Passage shown:
++++++
Let’s say there are two generators supplying a 1000 MW demand (also called “load”). Each is cranking out their maximum of 500 MW, both are asking for $40/MW. Generator 1 is a local generator tied-in directly to the demand. Generator 2, however, must transmit its power 60 miles to the power distribution bus with Generator 1. That means Generator 2 is losing 12.6 MW in line loss and is really only delivering 487 MW. That means Generator 1 must crank out another 12.6 MW to make up for the loss. To figure out the cost and price, Generator 2 is assigned a penalty factor of 1.05. This increases the actual price o the electricity to $42.00/MW.
It’s obvious that the most expensive electricity is found where demand is the highest. If you have high demand on a hot day, and limited number of transmission lines, there’s a good chance for line congestion. Just like when traffic is backed up on the expressway, congestion delays and limits power transmission which increases the price to the consumer. The trick to keeping prices low lies in delivering all that electricity to a high demand area by dispatching the cheapest generators first. Sometimes, the nearest may not be the cheapest.
To see how all this works, let's look at 5 generators that have bid to service a 2,000 MW load.
- Three transmission lines lead to the load distribution bus.
- Two of these transmission lines are rated to 900 MW
- The longest line has a 400 MW load limit.
- Only one generator, Gaga, is tied in directly to the load distribution bus.
- Gaga is the nearest generator but is the most expensive, $50/MW.
- Charlie is the cheapest, $10/MW, but is the furthest away.
- Baker is the biggest generator and only asks $25/MW.
Congestion happens when the transmission of power becomes limited or constrained.
Let's say that three of the cheapest generators can meet 1700 MW of the load but the longest transmission line will be right at its 400 MW limit. Adding a fourth generator will cover the line losses and meet the 2,000 MW load but it also will max out one of the 900 MW lines and reduce the wattage that can be transmitted. Power transmission has become constrained. The only way to safely deliver the 2,000 MW then is to add the nearest (and in this case, the most expensive) generator. That raises the marginal cost of the electricity.
In the rare instance when load can’t be met and there are no other supply options, the RTO may resort to load shedding or “rolling blackouts” in order to protect generation and transmission switching installations from possible damage.
++++++
Data segment:
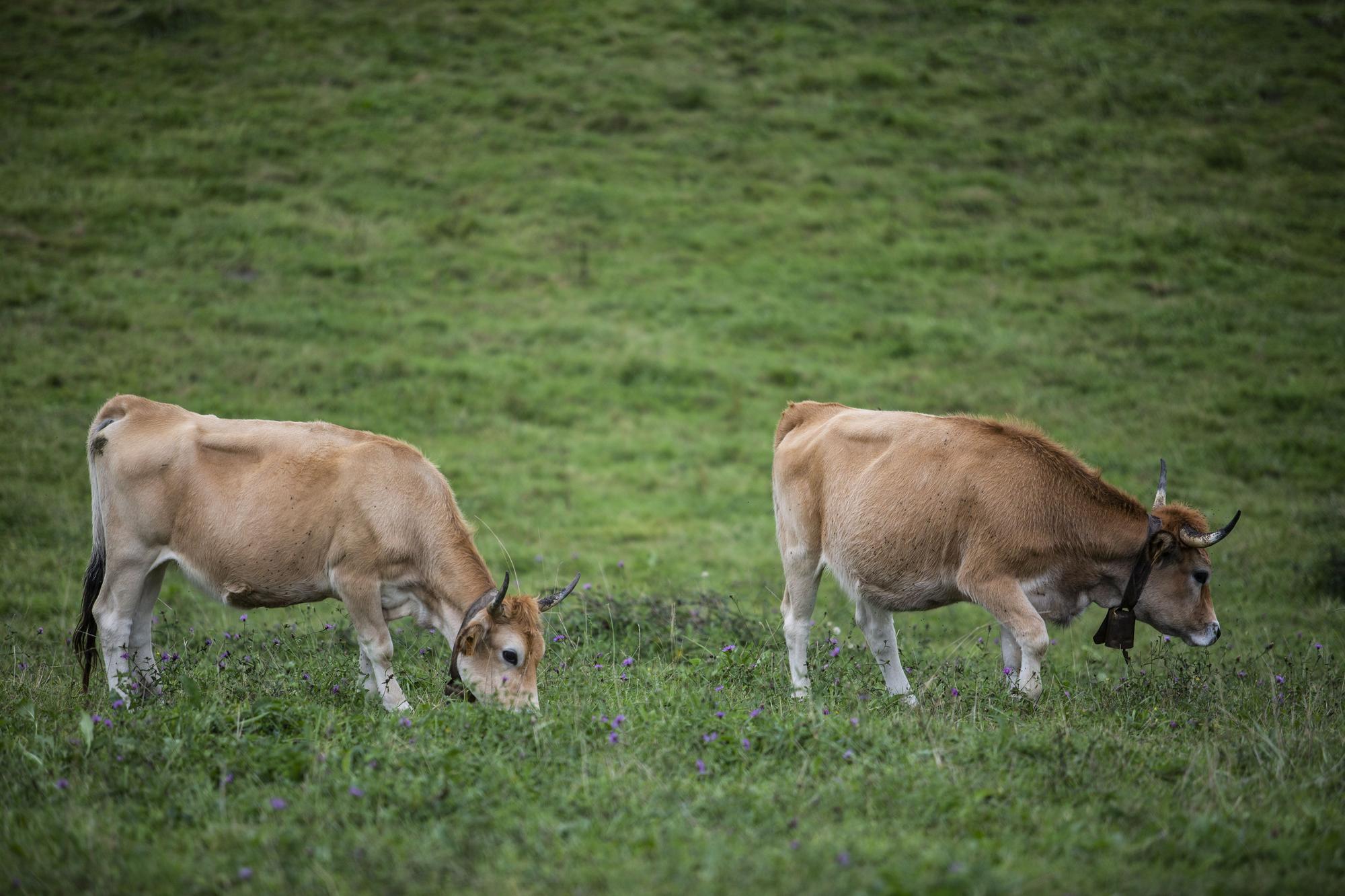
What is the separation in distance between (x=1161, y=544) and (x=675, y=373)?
++++++
Task to carry out: Please give the name of the only generator tied in directly to the load distribution bus, according to the passage on power transmission.

Solution below: Gaga